Seasonal variability in the tropical ocean is often perceived as a “slave” response to atmospheric heat and freshwater forcing. This paper examines the seasonal MLT and MLS budgets in the Banda–Arafura Seas, a prime example of a climatically important region that is often simulated using a slab ocean model, even though ocean dynamics likely play important roles in the modulation of MLT and MLS here. MLT and MLS budgets are derived from an ECCO ocean-state estimate that conserves heat and salt, using density criteria to diagnostically determine time-varying MLH at each location. The effects of both surface forcing and ocean dynamics are addressed. Our results show that the seasonal variabilities of both MLT and MLS involve active ocean dynamics.
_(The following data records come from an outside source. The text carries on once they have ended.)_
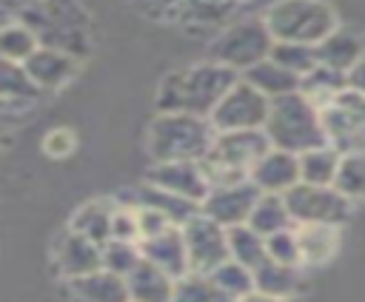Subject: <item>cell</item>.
Segmentation results:
<instances>
[{"label": "cell", "mask_w": 365, "mask_h": 302, "mask_svg": "<svg viewBox=\"0 0 365 302\" xmlns=\"http://www.w3.org/2000/svg\"><path fill=\"white\" fill-rule=\"evenodd\" d=\"M271 148L262 128L251 131H217L208 154L200 160V168L208 179V188L248 179L251 165Z\"/></svg>", "instance_id": "5b68a950"}, {"label": "cell", "mask_w": 365, "mask_h": 302, "mask_svg": "<svg viewBox=\"0 0 365 302\" xmlns=\"http://www.w3.org/2000/svg\"><path fill=\"white\" fill-rule=\"evenodd\" d=\"M6 142H9V137H6V128H3V123H0V154H3Z\"/></svg>", "instance_id": "bcb514c9"}, {"label": "cell", "mask_w": 365, "mask_h": 302, "mask_svg": "<svg viewBox=\"0 0 365 302\" xmlns=\"http://www.w3.org/2000/svg\"><path fill=\"white\" fill-rule=\"evenodd\" d=\"M100 254H103V268L125 279L134 271V265L140 262V242L108 239V242L100 245Z\"/></svg>", "instance_id": "8d00e7d4"}, {"label": "cell", "mask_w": 365, "mask_h": 302, "mask_svg": "<svg viewBox=\"0 0 365 302\" xmlns=\"http://www.w3.org/2000/svg\"><path fill=\"white\" fill-rule=\"evenodd\" d=\"M325 142L334 145L339 154L362 151L365 145V97L345 88L336 100L319 108Z\"/></svg>", "instance_id": "9c48e42d"}, {"label": "cell", "mask_w": 365, "mask_h": 302, "mask_svg": "<svg viewBox=\"0 0 365 302\" xmlns=\"http://www.w3.org/2000/svg\"><path fill=\"white\" fill-rule=\"evenodd\" d=\"M37 97H40V91L29 83V77L23 74L20 66L0 60V111L29 108V105H34Z\"/></svg>", "instance_id": "f1b7e54d"}, {"label": "cell", "mask_w": 365, "mask_h": 302, "mask_svg": "<svg viewBox=\"0 0 365 302\" xmlns=\"http://www.w3.org/2000/svg\"><path fill=\"white\" fill-rule=\"evenodd\" d=\"M51 256H54L57 274L63 279H77V276H86V274H94V271L103 268L100 245L86 239V236H80V234H74L71 228L57 234Z\"/></svg>", "instance_id": "9a60e30c"}, {"label": "cell", "mask_w": 365, "mask_h": 302, "mask_svg": "<svg viewBox=\"0 0 365 302\" xmlns=\"http://www.w3.org/2000/svg\"><path fill=\"white\" fill-rule=\"evenodd\" d=\"M0 31H3V23H0Z\"/></svg>", "instance_id": "7dc6e473"}, {"label": "cell", "mask_w": 365, "mask_h": 302, "mask_svg": "<svg viewBox=\"0 0 365 302\" xmlns=\"http://www.w3.org/2000/svg\"><path fill=\"white\" fill-rule=\"evenodd\" d=\"M248 228H254L259 236H271L277 231L294 228V219L288 214V205L282 199V194H259L251 214H248Z\"/></svg>", "instance_id": "4316f807"}, {"label": "cell", "mask_w": 365, "mask_h": 302, "mask_svg": "<svg viewBox=\"0 0 365 302\" xmlns=\"http://www.w3.org/2000/svg\"><path fill=\"white\" fill-rule=\"evenodd\" d=\"M74 145H77V137H74V131L66 128V125H57V128H51V131L43 137V151L51 154V157H66V154L74 151Z\"/></svg>", "instance_id": "ab89813d"}, {"label": "cell", "mask_w": 365, "mask_h": 302, "mask_svg": "<svg viewBox=\"0 0 365 302\" xmlns=\"http://www.w3.org/2000/svg\"><path fill=\"white\" fill-rule=\"evenodd\" d=\"M9 20H11V11H9V9L0 3V23H9Z\"/></svg>", "instance_id": "f6af8a7d"}, {"label": "cell", "mask_w": 365, "mask_h": 302, "mask_svg": "<svg viewBox=\"0 0 365 302\" xmlns=\"http://www.w3.org/2000/svg\"><path fill=\"white\" fill-rule=\"evenodd\" d=\"M114 199L117 202H125V205H148V208L160 211L163 217H168L171 225H185L194 214H200V205L197 202L182 199V197H174V194H168V191H163V188H157L151 182H143V185L131 188V197L120 194Z\"/></svg>", "instance_id": "d6986e66"}, {"label": "cell", "mask_w": 365, "mask_h": 302, "mask_svg": "<svg viewBox=\"0 0 365 302\" xmlns=\"http://www.w3.org/2000/svg\"><path fill=\"white\" fill-rule=\"evenodd\" d=\"M171 302H234V299L225 296V293L214 285V279H211L208 274L188 271V274H182L180 279H174Z\"/></svg>", "instance_id": "d6a6232c"}, {"label": "cell", "mask_w": 365, "mask_h": 302, "mask_svg": "<svg viewBox=\"0 0 365 302\" xmlns=\"http://www.w3.org/2000/svg\"><path fill=\"white\" fill-rule=\"evenodd\" d=\"M182 242H185V256H188V271L197 274H211L220 262L228 259V231L208 219L202 211L194 214L185 225H180Z\"/></svg>", "instance_id": "8fae6325"}, {"label": "cell", "mask_w": 365, "mask_h": 302, "mask_svg": "<svg viewBox=\"0 0 365 302\" xmlns=\"http://www.w3.org/2000/svg\"><path fill=\"white\" fill-rule=\"evenodd\" d=\"M23 74L29 77V83L43 94V91H57L66 83H71L80 71V60L71 54H63L57 48H46L37 46L23 63H20Z\"/></svg>", "instance_id": "5bb4252c"}, {"label": "cell", "mask_w": 365, "mask_h": 302, "mask_svg": "<svg viewBox=\"0 0 365 302\" xmlns=\"http://www.w3.org/2000/svg\"><path fill=\"white\" fill-rule=\"evenodd\" d=\"M334 188L348 199H365V151H348L339 157V168L334 177Z\"/></svg>", "instance_id": "1f68e13d"}, {"label": "cell", "mask_w": 365, "mask_h": 302, "mask_svg": "<svg viewBox=\"0 0 365 302\" xmlns=\"http://www.w3.org/2000/svg\"><path fill=\"white\" fill-rule=\"evenodd\" d=\"M237 302H291V299H274V296H265V293H259V291H251V293H245V296L237 299Z\"/></svg>", "instance_id": "ee69618b"}, {"label": "cell", "mask_w": 365, "mask_h": 302, "mask_svg": "<svg viewBox=\"0 0 365 302\" xmlns=\"http://www.w3.org/2000/svg\"><path fill=\"white\" fill-rule=\"evenodd\" d=\"M140 256L151 265H157L160 271H165L168 276L180 279L182 274H188V256H185V242H182V231L177 225L140 239Z\"/></svg>", "instance_id": "e0dca14e"}, {"label": "cell", "mask_w": 365, "mask_h": 302, "mask_svg": "<svg viewBox=\"0 0 365 302\" xmlns=\"http://www.w3.org/2000/svg\"><path fill=\"white\" fill-rule=\"evenodd\" d=\"M317 48V63L331 68V71H339V74H348L356 60L365 54V37L354 28H345V26H336L322 43L314 46Z\"/></svg>", "instance_id": "ac0fdd59"}, {"label": "cell", "mask_w": 365, "mask_h": 302, "mask_svg": "<svg viewBox=\"0 0 365 302\" xmlns=\"http://www.w3.org/2000/svg\"><path fill=\"white\" fill-rule=\"evenodd\" d=\"M288 214L294 219V225H311V222H322V225H342L351 217V205L334 185H308V182H297L291 191L282 194Z\"/></svg>", "instance_id": "ba28073f"}, {"label": "cell", "mask_w": 365, "mask_h": 302, "mask_svg": "<svg viewBox=\"0 0 365 302\" xmlns=\"http://www.w3.org/2000/svg\"><path fill=\"white\" fill-rule=\"evenodd\" d=\"M265 256L274 259V262H279V265H297V268H302L294 228H285V231H277V234L265 236Z\"/></svg>", "instance_id": "74e56055"}, {"label": "cell", "mask_w": 365, "mask_h": 302, "mask_svg": "<svg viewBox=\"0 0 365 302\" xmlns=\"http://www.w3.org/2000/svg\"><path fill=\"white\" fill-rule=\"evenodd\" d=\"M248 179L257 185L259 194H285L299 182V162L297 154L268 148L248 171Z\"/></svg>", "instance_id": "2e32d148"}, {"label": "cell", "mask_w": 365, "mask_h": 302, "mask_svg": "<svg viewBox=\"0 0 365 302\" xmlns=\"http://www.w3.org/2000/svg\"><path fill=\"white\" fill-rule=\"evenodd\" d=\"M240 9V0H182L174 20L185 28H208L225 23Z\"/></svg>", "instance_id": "484cf974"}, {"label": "cell", "mask_w": 365, "mask_h": 302, "mask_svg": "<svg viewBox=\"0 0 365 302\" xmlns=\"http://www.w3.org/2000/svg\"><path fill=\"white\" fill-rule=\"evenodd\" d=\"M240 3H242V0H240Z\"/></svg>", "instance_id": "c3c4849f"}, {"label": "cell", "mask_w": 365, "mask_h": 302, "mask_svg": "<svg viewBox=\"0 0 365 302\" xmlns=\"http://www.w3.org/2000/svg\"><path fill=\"white\" fill-rule=\"evenodd\" d=\"M294 234L302 265H325L339 248V225H322V222L294 225Z\"/></svg>", "instance_id": "603a6c76"}, {"label": "cell", "mask_w": 365, "mask_h": 302, "mask_svg": "<svg viewBox=\"0 0 365 302\" xmlns=\"http://www.w3.org/2000/svg\"><path fill=\"white\" fill-rule=\"evenodd\" d=\"M259 191L251 179H240V182H228V185H217L208 188L205 199L200 202V211L214 219L222 228H234V225H245L248 214L257 202Z\"/></svg>", "instance_id": "7c38bea8"}, {"label": "cell", "mask_w": 365, "mask_h": 302, "mask_svg": "<svg viewBox=\"0 0 365 302\" xmlns=\"http://www.w3.org/2000/svg\"><path fill=\"white\" fill-rule=\"evenodd\" d=\"M208 276H211V279H214V285H217L225 296H231L234 302L254 291V274H251L245 265L234 262V259L220 262Z\"/></svg>", "instance_id": "d590c367"}, {"label": "cell", "mask_w": 365, "mask_h": 302, "mask_svg": "<svg viewBox=\"0 0 365 302\" xmlns=\"http://www.w3.org/2000/svg\"><path fill=\"white\" fill-rule=\"evenodd\" d=\"M225 231H228V259L245 265L248 271H254L257 265H262L268 259L265 256V236H259L254 228L234 225Z\"/></svg>", "instance_id": "4dcf8cb0"}, {"label": "cell", "mask_w": 365, "mask_h": 302, "mask_svg": "<svg viewBox=\"0 0 365 302\" xmlns=\"http://www.w3.org/2000/svg\"><path fill=\"white\" fill-rule=\"evenodd\" d=\"M240 77H242L248 85H254L259 94H265L268 100H277V97H282V94L299 91V77L291 74V71H285V68H282L279 63H274L271 57L259 60L257 66H251V68L242 71Z\"/></svg>", "instance_id": "d4e9b609"}, {"label": "cell", "mask_w": 365, "mask_h": 302, "mask_svg": "<svg viewBox=\"0 0 365 302\" xmlns=\"http://www.w3.org/2000/svg\"><path fill=\"white\" fill-rule=\"evenodd\" d=\"M114 208H117V199L114 197H97V199H88L83 202L71 219H68V228L97 245L108 242L111 236V217H114Z\"/></svg>", "instance_id": "7402d4cb"}, {"label": "cell", "mask_w": 365, "mask_h": 302, "mask_svg": "<svg viewBox=\"0 0 365 302\" xmlns=\"http://www.w3.org/2000/svg\"><path fill=\"white\" fill-rule=\"evenodd\" d=\"M125 291H128V302H171L174 276H168L165 271H160L157 265L140 256L134 271L125 276Z\"/></svg>", "instance_id": "44dd1931"}, {"label": "cell", "mask_w": 365, "mask_h": 302, "mask_svg": "<svg viewBox=\"0 0 365 302\" xmlns=\"http://www.w3.org/2000/svg\"><path fill=\"white\" fill-rule=\"evenodd\" d=\"M339 151L334 145H317L311 151H302L297 154V162H299V182H308V185H334V177H336V168H339Z\"/></svg>", "instance_id": "83f0119b"}, {"label": "cell", "mask_w": 365, "mask_h": 302, "mask_svg": "<svg viewBox=\"0 0 365 302\" xmlns=\"http://www.w3.org/2000/svg\"><path fill=\"white\" fill-rule=\"evenodd\" d=\"M108 239H123V242H140V231H137V208L117 202L114 217H111V236Z\"/></svg>", "instance_id": "f35d334b"}, {"label": "cell", "mask_w": 365, "mask_h": 302, "mask_svg": "<svg viewBox=\"0 0 365 302\" xmlns=\"http://www.w3.org/2000/svg\"><path fill=\"white\" fill-rule=\"evenodd\" d=\"M274 63H279L285 71L297 74L299 80L317 68V48L314 46H305V43H282V40H274L271 46V54H268Z\"/></svg>", "instance_id": "e575fe53"}, {"label": "cell", "mask_w": 365, "mask_h": 302, "mask_svg": "<svg viewBox=\"0 0 365 302\" xmlns=\"http://www.w3.org/2000/svg\"><path fill=\"white\" fill-rule=\"evenodd\" d=\"M265 28L282 43H322L336 26V11L325 0H274L262 14Z\"/></svg>", "instance_id": "8992f818"}, {"label": "cell", "mask_w": 365, "mask_h": 302, "mask_svg": "<svg viewBox=\"0 0 365 302\" xmlns=\"http://www.w3.org/2000/svg\"><path fill=\"white\" fill-rule=\"evenodd\" d=\"M145 17H151V20H165V17H174V11H177V6L182 3V0H131Z\"/></svg>", "instance_id": "b9f144b4"}, {"label": "cell", "mask_w": 365, "mask_h": 302, "mask_svg": "<svg viewBox=\"0 0 365 302\" xmlns=\"http://www.w3.org/2000/svg\"><path fill=\"white\" fill-rule=\"evenodd\" d=\"M345 85L351 88V91H356V94H362L365 97V54L356 60V66L345 74Z\"/></svg>", "instance_id": "7bdbcfd3"}, {"label": "cell", "mask_w": 365, "mask_h": 302, "mask_svg": "<svg viewBox=\"0 0 365 302\" xmlns=\"http://www.w3.org/2000/svg\"><path fill=\"white\" fill-rule=\"evenodd\" d=\"M17 20L31 28L37 46L77 60L91 51V17L80 0H34L17 11Z\"/></svg>", "instance_id": "7a4b0ae2"}, {"label": "cell", "mask_w": 365, "mask_h": 302, "mask_svg": "<svg viewBox=\"0 0 365 302\" xmlns=\"http://www.w3.org/2000/svg\"><path fill=\"white\" fill-rule=\"evenodd\" d=\"M262 131H265L271 148L291 151V154H302L317 145H325L319 108L299 91L271 100Z\"/></svg>", "instance_id": "277c9868"}, {"label": "cell", "mask_w": 365, "mask_h": 302, "mask_svg": "<svg viewBox=\"0 0 365 302\" xmlns=\"http://www.w3.org/2000/svg\"><path fill=\"white\" fill-rule=\"evenodd\" d=\"M237 80H240L237 71H231L214 60H202L197 66L168 71L154 97L157 114L160 111H182V114H197V117L208 120L214 105L225 97V91Z\"/></svg>", "instance_id": "6da1fadb"}, {"label": "cell", "mask_w": 365, "mask_h": 302, "mask_svg": "<svg viewBox=\"0 0 365 302\" xmlns=\"http://www.w3.org/2000/svg\"><path fill=\"white\" fill-rule=\"evenodd\" d=\"M345 74L339 71H331L325 66L317 63V68H311L302 80H299V94L308 97L317 108H325L331 100H336L342 91H345Z\"/></svg>", "instance_id": "f546056e"}, {"label": "cell", "mask_w": 365, "mask_h": 302, "mask_svg": "<svg viewBox=\"0 0 365 302\" xmlns=\"http://www.w3.org/2000/svg\"><path fill=\"white\" fill-rule=\"evenodd\" d=\"M34 48H37V37L31 34L29 26H23L20 20L3 23V31H0V60L20 66Z\"/></svg>", "instance_id": "836d02e7"}, {"label": "cell", "mask_w": 365, "mask_h": 302, "mask_svg": "<svg viewBox=\"0 0 365 302\" xmlns=\"http://www.w3.org/2000/svg\"><path fill=\"white\" fill-rule=\"evenodd\" d=\"M268 105H271V100L240 77L225 91V97L214 105V111L208 114V123H211L214 131H251V128H262L265 117H268Z\"/></svg>", "instance_id": "30bf717a"}, {"label": "cell", "mask_w": 365, "mask_h": 302, "mask_svg": "<svg viewBox=\"0 0 365 302\" xmlns=\"http://www.w3.org/2000/svg\"><path fill=\"white\" fill-rule=\"evenodd\" d=\"M145 182L174 194V197H182V199H191V202H202L205 194H208V179L200 168V162L194 160H177V162H151L148 171H145Z\"/></svg>", "instance_id": "4fadbf2b"}, {"label": "cell", "mask_w": 365, "mask_h": 302, "mask_svg": "<svg viewBox=\"0 0 365 302\" xmlns=\"http://www.w3.org/2000/svg\"><path fill=\"white\" fill-rule=\"evenodd\" d=\"M251 274H254V291L274 299H294L302 288V276L297 265H279L274 259H265Z\"/></svg>", "instance_id": "cb8c5ba5"}, {"label": "cell", "mask_w": 365, "mask_h": 302, "mask_svg": "<svg viewBox=\"0 0 365 302\" xmlns=\"http://www.w3.org/2000/svg\"><path fill=\"white\" fill-rule=\"evenodd\" d=\"M134 208H137V231H140V239L154 236V234L171 228L168 217H163L160 211H154V208H148V205H134ZM177 228H180V225H177Z\"/></svg>", "instance_id": "60d3db41"}, {"label": "cell", "mask_w": 365, "mask_h": 302, "mask_svg": "<svg viewBox=\"0 0 365 302\" xmlns=\"http://www.w3.org/2000/svg\"><path fill=\"white\" fill-rule=\"evenodd\" d=\"M66 291L71 302H128L125 279L106 268L77 279H66Z\"/></svg>", "instance_id": "ffe728a7"}, {"label": "cell", "mask_w": 365, "mask_h": 302, "mask_svg": "<svg viewBox=\"0 0 365 302\" xmlns=\"http://www.w3.org/2000/svg\"><path fill=\"white\" fill-rule=\"evenodd\" d=\"M214 128L205 117L182 114V111H160L145 134V148L151 162H177V160H194L200 162L211 142Z\"/></svg>", "instance_id": "3957f363"}, {"label": "cell", "mask_w": 365, "mask_h": 302, "mask_svg": "<svg viewBox=\"0 0 365 302\" xmlns=\"http://www.w3.org/2000/svg\"><path fill=\"white\" fill-rule=\"evenodd\" d=\"M274 37L265 28L262 17H245L237 20L231 26H225L208 46V60L242 74L251 66H257L259 60H265L271 54Z\"/></svg>", "instance_id": "52a82bcc"}]
</instances>
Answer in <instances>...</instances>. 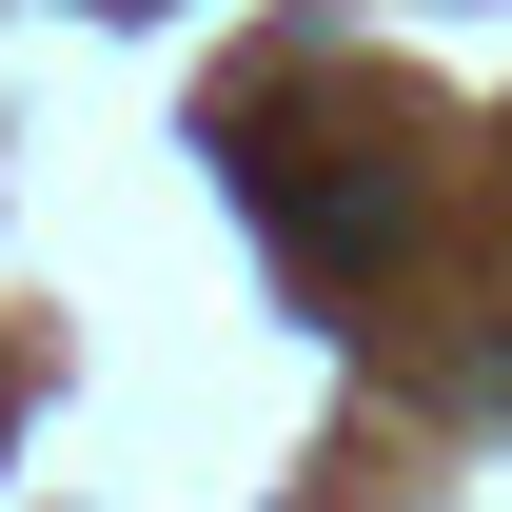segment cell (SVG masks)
<instances>
[{
  "instance_id": "1",
  "label": "cell",
  "mask_w": 512,
  "mask_h": 512,
  "mask_svg": "<svg viewBox=\"0 0 512 512\" xmlns=\"http://www.w3.org/2000/svg\"><path fill=\"white\" fill-rule=\"evenodd\" d=\"M237 197L276 217V256H296L316 296H355V276L414 237V178H394V158H355V138H296V119H276V138H237Z\"/></svg>"
}]
</instances>
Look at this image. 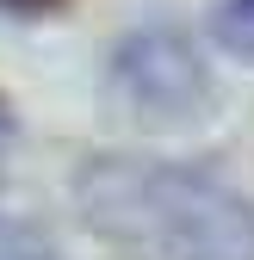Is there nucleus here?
Listing matches in <instances>:
<instances>
[{
	"mask_svg": "<svg viewBox=\"0 0 254 260\" xmlns=\"http://www.w3.org/2000/svg\"><path fill=\"white\" fill-rule=\"evenodd\" d=\"M7 7H19V13H38V7H50V0H7Z\"/></svg>",
	"mask_w": 254,
	"mask_h": 260,
	"instance_id": "5",
	"label": "nucleus"
},
{
	"mask_svg": "<svg viewBox=\"0 0 254 260\" xmlns=\"http://www.w3.org/2000/svg\"><path fill=\"white\" fill-rule=\"evenodd\" d=\"M118 100L131 106L143 124H174V118H193L205 106V69L193 44L180 31H137L131 44L118 50V69H112Z\"/></svg>",
	"mask_w": 254,
	"mask_h": 260,
	"instance_id": "2",
	"label": "nucleus"
},
{
	"mask_svg": "<svg viewBox=\"0 0 254 260\" xmlns=\"http://www.w3.org/2000/svg\"><path fill=\"white\" fill-rule=\"evenodd\" d=\"M75 205L131 260H254V199L180 161L93 155L75 174Z\"/></svg>",
	"mask_w": 254,
	"mask_h": 260,
	"instance_id": "1",
	"label": "nucleus"
},
{
	"mask_svg": "<svg viewBox=\"0 0 254 260\" xmlns=\"http://www.w3.org/2000/svg\"><path fill=\"white\" fill-rule=\"evenodd\" d=\"M211 31H217V44H224L230 56L254 62V0H224L217 19H211Z\"/></svg>",
	"mask_w": 254,
	"mask_h": 260,
	"instance_id": "3",
	"label": "nucleus"
},
{
	"mask_svg": "<svg viewBox=\"0 0 254 260\" xmlns=\"http://www.w3.org/2000/svg\"><path fill=\"white\" fill-rule=\"evenodd\" d=\"M0 260H62L38 230H13V223H7V230H0Z\"/></svg>",
	"mask_w": 254,
	"mask_h": 260,
	"instance_id": "4",
	"label": "nucleus"
}]
</instances>
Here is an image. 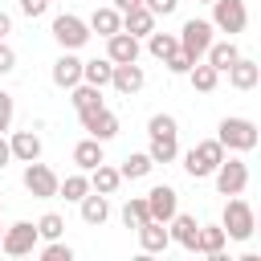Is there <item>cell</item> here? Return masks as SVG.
Returning <instances> with one entry per match:
<instances>
[{
    "instance_id": "cell-1",
    "label": "cell",
    "mask_w": 261,
    "mask_h": 261,
    "mask_svg": "<svg viewBox=\"0 0 261 261\" xmlns=\"http://www.w3.org/2000/svg\"><path fill=\"white\" fill-rule=\"evenodd\" d=\"M216 143L224 151H253L257 147V122L253 118H241V114H228L216 126Z\"/></svg>"
},
{
    "instance_id": "cell-2",
    "label": "cell",
    "mask_w": 261,
    "mask_h": 261,
    "mask_svg": "<svg viewBox=\"0 0 261 261\" xmlns=\"http://www.w3.org/2000/svg\"><path fill=\"white\" fill-rule=\"evenodd\" d=\"M220 228H224V237H232V241H249V237H253V228H257L253 204H249V200H241V196H228L224 216H220Z\"/></svg>"
},
{
    "instance_id": "cell-3",
    "label": "cell",
    "mask_w": 261,
    "mask_h": 261,
    "mask_svg": "<svg viewBox=\"0 0 261 261\" xmlns=\"http://www.w3.org/2000/svg\"><path fill=\"white\" fill-rule=\"evenodd\" d=\"M220 159H224V147H220L216 139H200V143L184 155V171H188L192 179H208Z\"/></svg>"
},
{
    "instance_id": "cell-4",
    "label": "cell",
    "mask_w": 261,
    "mask_h": 261,
    "mask_svg": "<svg viewBox=\"0 0 261 261\" xmlns=\"http://www.w3.org/2000/svg\"><path fill=\"white\" fill-rule=\"evenodd\" d=\"M212 20H200V16H192V20H184V29L175 33V41H179V53H188L192 61H200L204 53H208V45H212Z\"/></svg>"
},
{
    "instance_id": "cell-5",
    "label": "cell",
    "mask_w": 261,
    "mask_h": 261,
    "mask_svg": "<svg viewBox=\"0 0 261 261\" xmlns=\"http://www.w3.org/2000/svg\"><path fill=\"white\" fill-rule=\"evenodd\" d=\"M212 179H216V192H220V196H241V192L249 188V163H245V159L224 155V159L216 163Z\"/></svg>"
},
{
    "instance_id": "cell-6",
    "label": "cell",
    "mask_w": 261,
    "mask_h": 261,
    "mask_svg": "<svg viewBox=\"0 0 261 261\" xmlns=\"http://www.w3.org/2000/svg\"><path fill=\"white\" fill-rule=\"evenodd\" d=\"M37 224L33 220H16V224H8L4 232H0V253H8V257H29L33 249H37Z\"/></svg>"
},
{
    "instance_id": "cell-7",
    "label": "cell",
    "mask_w": 261,
    "mask_h": 261,
    "mask_svg": "<svg viewBox=\"0 0 261 261\" xmlns=\"http://www.w3.org/2000/svg\"><path fill=\"white\" fill-rule=\"evenodd\" d=\"M245 24H249L245 0H212V29L216 33L237 37V33H245Z\"/></svg>"
},
{
    "instance_id": "cell-8",
    "label": "cell",
    "mask_w": 261,
    "mask_h": 261,
    "mask_svg": "<svg viewBox=\"0 0 261 261\" xmlns=\"http://www.w3.org/2000/svg\"><path fill=\"white\" fill-rule=\"evenodd\" d=\"M53 41L61 49H82L90 41V24L73 12H61V16H53Z\"/></svg>"
},
{
    "instance_id": "cell-9",
    "label": "cell",
    "mask_w": 261,
    "mask_h": 261,
    "mask_svg": "<svg viewBox=\"0 0 261 261\" xmlns=\"http://www.w3.org/2000/svg\"><path fill=\"white\" fill-rule=\"evenodd\" d=\"M24 188H29V196H37V200H53V196H57V171L45 167L41 159H33V163H24Z\"/></svg>"
},
{
    "instance_id": "cell-10",
    "label": "cell",
    "mask_w": 261,
    "mask_h": 261,
    "mask_svg": "<svg viewBox=\"0 0 261 261\" xmlns=\"http://www.w3.org/2000/svg\"><path fill=\"white\" fill-rule=\"evenodd\" d=\"M147 212H151V220H159V224H167L175 212H179V192L171 188V184H155L147 196Z\"/></svg>"
},
{
    "instance_id": "cell-11",
    "label": "cell",
    "mask_w": 261,
    "mask_h": 261,
    "mask_svg": "<svg viewBox=\"0 0 261 261\" xmlns=\"http://www.w3.org/2000/svg\"><path fill=\"white\" fill-rule=\"evenodd\" d=\"M77 118H82V130H86L90 139H98V143H106V139L118 135V114L106 110V106H98V110H90V114H77Z\"/></svg>"
},
{
    "instance_id": "cell-12",
    "label": "cell",
    "mask_w": 261,
    "mask_h": 261,
    "mask_svg": "<svg viewBox=\"0 0 261 261\" xmlns=\"http://www.w3.org/2000/svg\"><path fill=\"white\" fill-rule=\"evenodd\" d=\"M77 82H82V57H77V49H61V57L53 61V86L73 90Z\"/></svg>"
},
{
    "instance_id": "cell-13",
    "label": "cell",
    "mask_w": 261,
    "mask_h": 261,
    "mask_svg": "<svg viewBox=\"0 0 261 261\" xmlns=\"http://www.w3.org/2000/svg\"><path fill=\"white\" fill-rule=\"evenodd\" d=\"M143 82H147V73H143V65L139 61H122V65H114L110 69V86L118 90V94H139L143 90Z\"/></svg>"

The largest contributor to seasonal MLT is surface heat flux, but there is a substantial secondary reinforcing contribution by turbulent vertical mixing in conjunction with the lifting of the pycnocline/upper thermocline in the Arafura Sea by monsoonal winds. The latter brings cooler subsurface water closer to the ML base, making it easier for turbulent vertical mixing to have a cooling effect. The MLT also has a small, but non-negligible, semi-annual component since insolation increases and surface winds weaken during the spring and fall monsoon transitions near the equator, causing surface heating, reduced surface heat loss, and reduced cooling by turbulent mixing.

Seasonal MLS is dominated by horizontal advection and subsurface processes rather than by local freshwater fluxes. The contributions by horizontal advection and subsurface processes have comparable magnitudes and exhibit strong annual cycles, although subsurface processes also exhibit a small semiannual component.

In the case of both MLT and MLS, ocean processes are largely modulated by the monsoon winds, although remote thermocline forcing and complicated regional characteristics (e.g. bathymetry) may also play notable roles that require further investigation. Overall, the results presented above suggest that coupled model studies of climate in this region require a full (three-dimensional) ocean circulation model instead of a slab ocean ML model as the ocean model component. Our work can be used to evaluate the simulation of climate in this region by coupled models and to help interpret sparse in situ observations, from which complete budget analyses are difficult to derive.